Brief 1:
Repeat, word for word, the part of the text on magic in fiction that opens with the words containing "As a result of" and closes with "for Young Witches.".
Brief 2:
Please rewrite the paragraph of the text on magic in fiction that begins "As a result of this fact" as a shorter version that keeps its main facts.
Brief 3:
Carry on writing the text on magic in fiction, picking up right after its final sentence.

Text segment:
***

Malcolm also explained the concepts of Intent and Implications in casting spells:

_. . . "When I talk about implications, I'm referring to intent. Are all of you clear on what I mean when I say intent?"_

_Rose raised her hand. "Intent is the desire that motivates a spell. It is not enough to want something, we have to know what we want and to have as clear an idea as possible."_

_Did you see that? She read from her notes. These kids are actually taking notes in my class._

_NO. I didn't mean that. This is not a class. I'm only answering a few question._

_"You quoted me word for word. But do you know what it means?"_

_Rose frowned. "It means that, say I want to bake a loaf of bread by magic, it's not enough to know I want a loaf of bread, I need to know how to bake it."_

_"Close, you're describing the rules of the formula, the context of the spell. When you intend, you have to conceive, you have to hold the idea in your mind, of a baked loaf of bread. When you formulate the spell, that is when you need to know how."_

_Several students nodded._

_"Implication," Malcolm said. "To imply. Let's stick with the analogy of the loaf of bread. When we alter a spell, we alter the intent. If we do not keep the proper image in mind, we are also making a change in the spell, although not as drastic in most cases. For example, when we cast the spell to bake a loaf of bread and we imagine, say, eating a toasted slice with butter. We've implied something else. The spell is correct and the bread bakes, but it could have a slight buttery taste. That would be a nice extra. But it could end up being a loaf of toast. Think of the loaf as being one giant crust. By letting your mind wander, you've ruined a perfectly good loaf of bread. Mitchell?"_

_"That doesn't seem like much of a change."_

_"You're thinking small. Let's try it on a larger scale. Has anyone here ever been to St. Mungo's for treatment?" Two students raised their hands. "Would either of you have preferred to have the doctor thinking about his dinner when he was helping you or are you happy that he concentrated on the task at hand?"_

The Second form of magic is that of Mildred Hubble from the series of stories about "The Worst Witch." In her world, anyone can learn magic. It is not a genetic factor, such as a fine singing voice or perfect vision. It is more along the lines of Car Maintenance or Art Class. In one case, being mechanically inclined, and in the other being dexterous, are assets but they make that person more skillful. Anyone can draw, but some of us are artists. Anyone can fix a car by following the manual and using the proper tools, but some of us can tune a carburetor simply by listening to the sound of the engine.

As a result of this fact, that anyone can choose to be a witch or a wizard, a different system of education takes place. Children don't receive invitations delivered by owls. They apply, the same as they would to any other school. Mildred Hubble, for example, did not have the best grades in her primary school, but she wrote an excellent and imaginative essay which attracted the attention of the headmistress at one of the schools. As a result, she earned a scholarship to Miss Cackle's Academy for Young Witches.

Mildred is not the best pupil. She fails to do spells properly, but not because of her intentions. As Miss Hardbroom noted in Chapter Five, if intention were the driving force of a spell, Mildred would be a very powerful witch. In the same chapter, Mildred admits that her problem is that she is always making mistakes. She will say the wrong words and nothing will happen or, worse yet, she will cause something unexpected to happen.

***

Records taken from a dataset
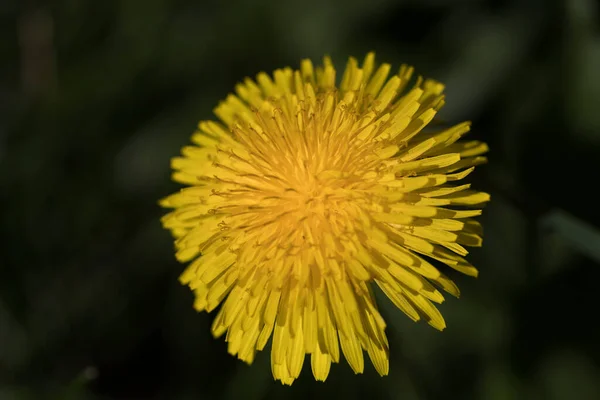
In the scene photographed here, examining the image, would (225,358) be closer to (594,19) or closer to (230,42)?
(230,42)

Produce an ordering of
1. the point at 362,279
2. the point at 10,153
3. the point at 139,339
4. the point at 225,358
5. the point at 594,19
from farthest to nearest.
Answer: the point at 10,153 < the point at 139,339 < the point at 225,358 < the point at 594,19 < the point at 362,279

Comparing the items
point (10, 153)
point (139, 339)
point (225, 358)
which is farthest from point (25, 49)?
point (225, 358)

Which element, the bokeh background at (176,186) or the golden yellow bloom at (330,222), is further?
the bokeh background at (176,186)

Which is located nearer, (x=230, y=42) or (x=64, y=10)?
(x=230, y=42)

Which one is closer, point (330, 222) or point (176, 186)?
point (330, 222)

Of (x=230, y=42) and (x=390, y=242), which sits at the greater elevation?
(x=230, y=42)
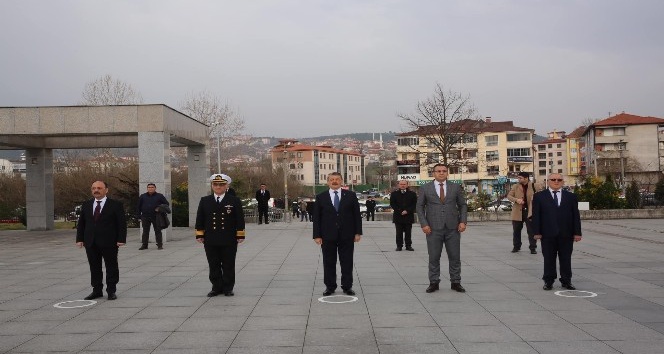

***

Final answer 1:
As a result of this fact, that anyone can choose to be a witch or a wizard, a different system of education takes place. Children don't receive invitations delivered by owls. They apply, the same as they would to any other school. Mildred Hubble, for example, did not have the best grades in her primary school, but she wrote an excellent and imaginative essay which attracted the attention of the headmistress at one of the schools. As a result, she earned a scholarship to Miss Cackle's Academy for Young Witches.

Final answer 2:
Because anyone can choose to become a witch or wizard, magical schooling works differently. Children aren't invited by owl; they apply as they would to any other school. Mildred Hubble, for instance, had weak primary-school grades, but her imaginative essay caught a headmistress's attention and won her a scholarship to Miss Cackle's Academy for Young Witches.

Final answer 3:
One similarity between the two worlds seems to be potions. If you prepare the potion properly, it works. If you make the slightest mistake, it won't work or will have terrible consequences. This is true regardless if it is Neville Longbottom's cauldron melting, or Mildred and Maud accidentally turning invisible when they were trying to make a laughing potion.

The Third form of magic, that of the Disc World, is the most subtle. It can be flashy, as with the wizards in Ahnk-Morpock. It can consist of rituals and spells, as in Perdita Nitt's former coven. And it can be very simple. In one book, Granny Weatherwax is challenged to a contest, to take place inside a magic circle. She drags her foot along the ground to scratch out a circle in the dirt. Her opponent protest that there needs to be enchantments. Granny's reaction is to laugh. "It's a magic circle because I says it is."

Tiffany is a witch even though she is ten. She knows she is a witch because she decided she was one. She had it within her to become a witch but that did not make her one. She is learning about the knack of being a witch but that doesn't make her any less of one. She can perform magic. She knows she can. She has. She just doesn't know everything there is to know. So she learns from other witches. As she points out in Chapter Four, she knows the big things. She needs to learn the little things. It's headology, according to Granny Weatherwax.

The interesting thing about the disc world is that it is made up of magic. It survives on magic. Yet as a witch, the most important thing is to know when you don't need to do magic. A good example is when Granny Weatherwax was trying to explain to a family which suffered chronic illnesses that they stemmed from building the outhouse too close to the well.

"You built that outhouse right over a nest of gnomes, an' they're cursin' you for it. Fill it in and cover it with rocks. Dig a new outhouse over there, near the fence. Then the gnomes'll quiet down and take off their curses."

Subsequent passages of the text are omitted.